Critics Weigh In on Art In #MeToo Era at PEN America’s BKBF Panel
A panel hosted yesterday by PEN America at the Brooklyn Book Festival, called “The Art of the Accused,” saw four critics and curators discuss and debate how the public should deal with the work of creatives throughout history with abusive or contentious personal lives. WNYC art critic Deborah Solomon moderated the panel, which saw New York Times film critic A.O. Scott, writer and producer Tanya Selvaratnam, and New Museum fellow Maggie Mustard each take a somewhat distinct approach to answering what has become one of the most hotly-debated topics in the #MeToo era.

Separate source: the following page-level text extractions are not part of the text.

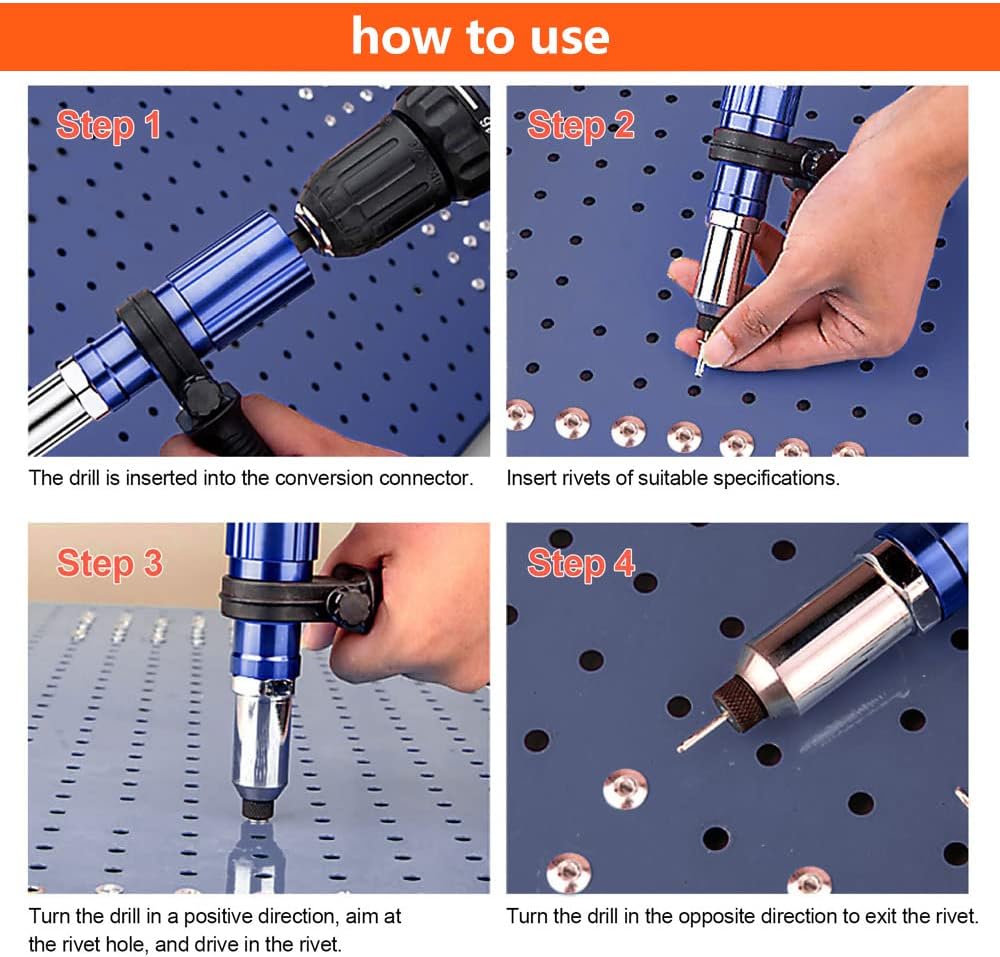 how to use

Step 1

The drill is inserted into the conversion connector.

Step 2

Insert rivets of suitable specifications.

Step 3

Turn the drill in a positive direction, aim at the rivet hole, and drive in the rivet.

Step 4

Turn the drill in the opposite direction to exit the rivet.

One topic of debate was whether such artists as Sherman Alexie and Junot Díaz and other men accused of physical or sexual misconduct, such as television journalist Charlie Rose, should be allowed to repent—Solomon suggested such penances as having Rose write press releases for a rape crisis center pro bono—or if they should, as Mustard argued, be left to languish in obscurity. “Their currency is their audience,” Selvaratnam added, to that point, “and so by giving them a platform, you can continue their impunity. And I think we have to take some collective responsibility for that, and also think about how the victims feel.” (She later said, however, that it is possible to see harassment as artistically fruitful on both sides, and, “like any experience, provides powerful grist for the mill.” She also said, in terms of authors like Díaz, that she would like to see them invited to book festivals should thorough investigations be completed, as she argues was done in Díaz’s case.)

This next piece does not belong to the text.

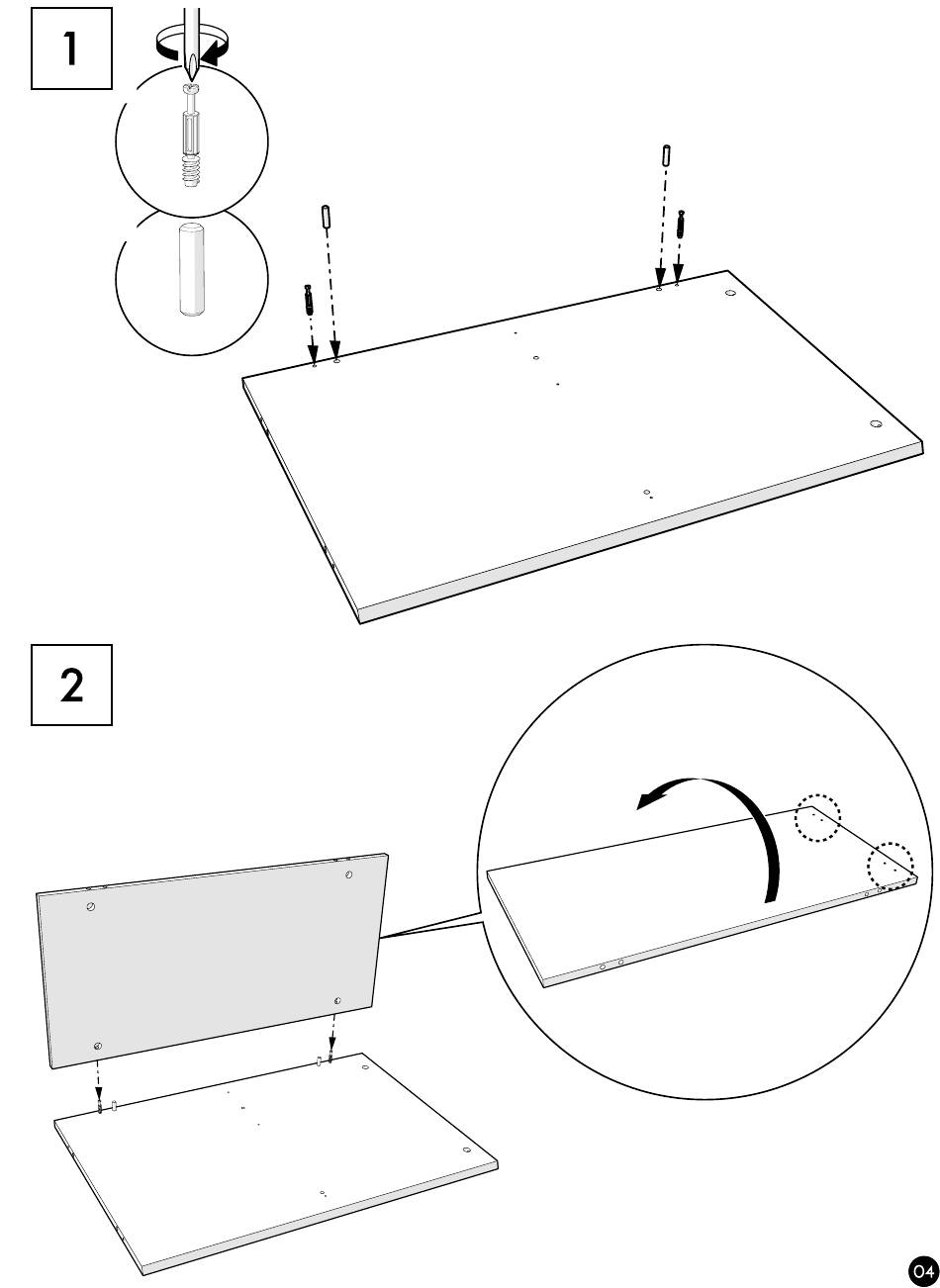 1

2

04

Scott, who pointed out that the conversation is, ultimately, “all about power,” pointed out a trend in which a number of magazines and newspapers of note have given those accused of misconduct a first-person platform to tell their side of the story, but have rarely, if ever, done so for the victims. Mustard noted that this trend—indeed, even the conversation they were having at that moment—is unfortunate in that it “recenters the conversation around these men and not the way women have survived it.”

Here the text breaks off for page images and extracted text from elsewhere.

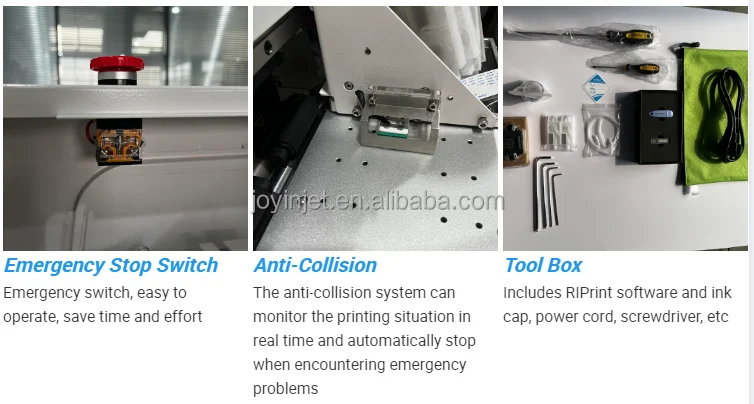 joyinjet.en.alibaba.com

Emergency Stop Switch
Emergency switch, easy to operate, save time and effort

Anti-Collision
The anti-collision system can monitor the printing situation in real time and automatically stop when encountering emergency problems

Tool Box
Includes RIPrint software and ink cap, power cord, screwdriver, etc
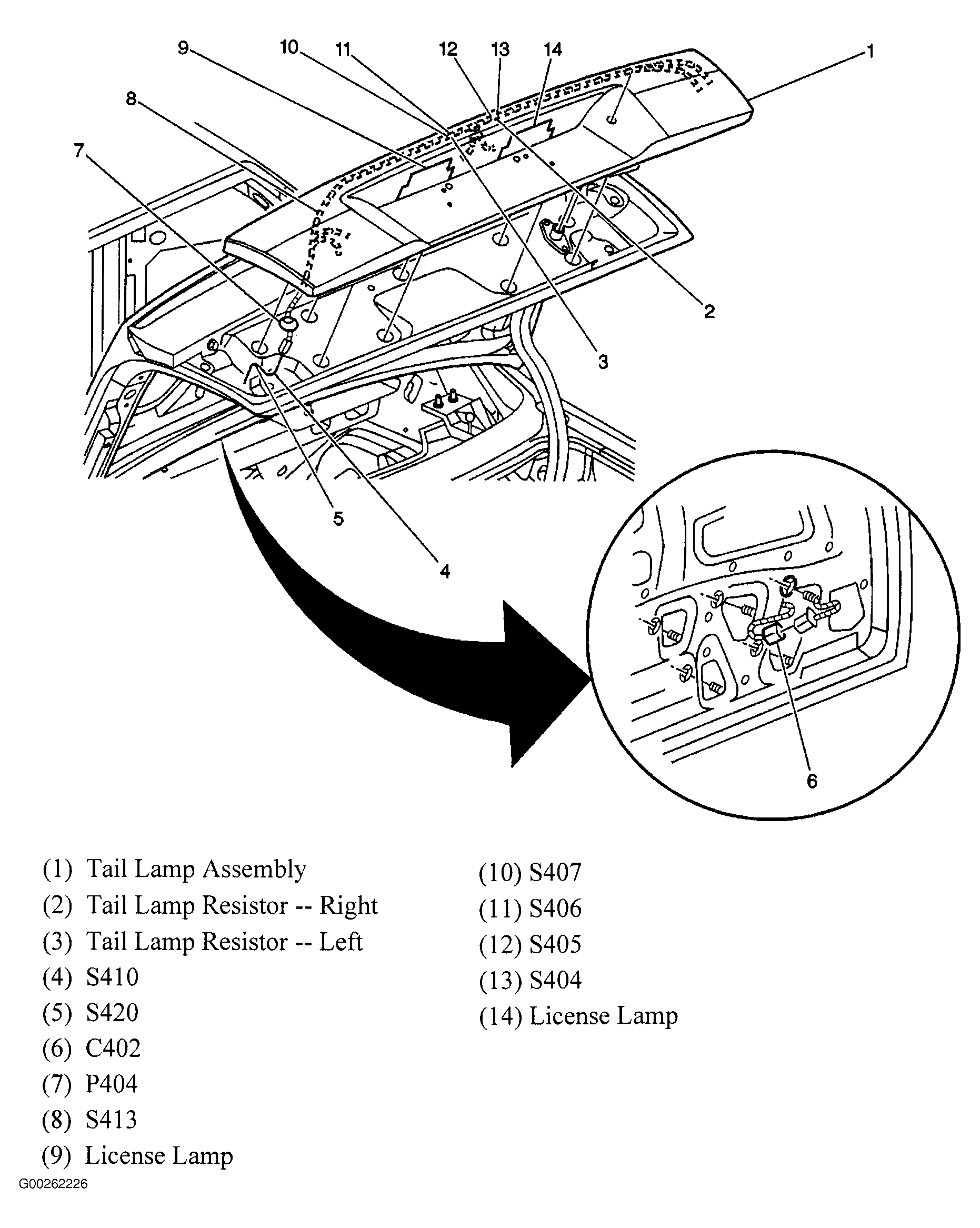 9 10 11 12 13 14 1

8

7

2

3

5

4

6

(1) Tail Lamp Assembly
(2) Tail Lamp Resistor -- Right
(3) Tail Lamp Resistor -- Left
(4) S410
(5) S420
(6) C402
(7) P404
(8) S413
(9) License Lamp

(10) S407
(11) S406
(12) S405
(13) S404
(14) License Lamp

G00262226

Despite some disagreements, the panel ultimately settled on pushing for a “restorative, and not punitive,” justice. When the panel was asked in the question-and-answer session, for instance, if authors like Alexie and Díaz should still be invited to festivals or included on syllabi, Mustard, calling the suggestions “two very different forms of platforming,” said that instead of excising important yet volatile artists from her syllabi when she taught, she “reframed” them and their art in the context of their lives and actions. However, she added, in the case of a festival, those authors would be receiving speaking fees—something she finds more complicated.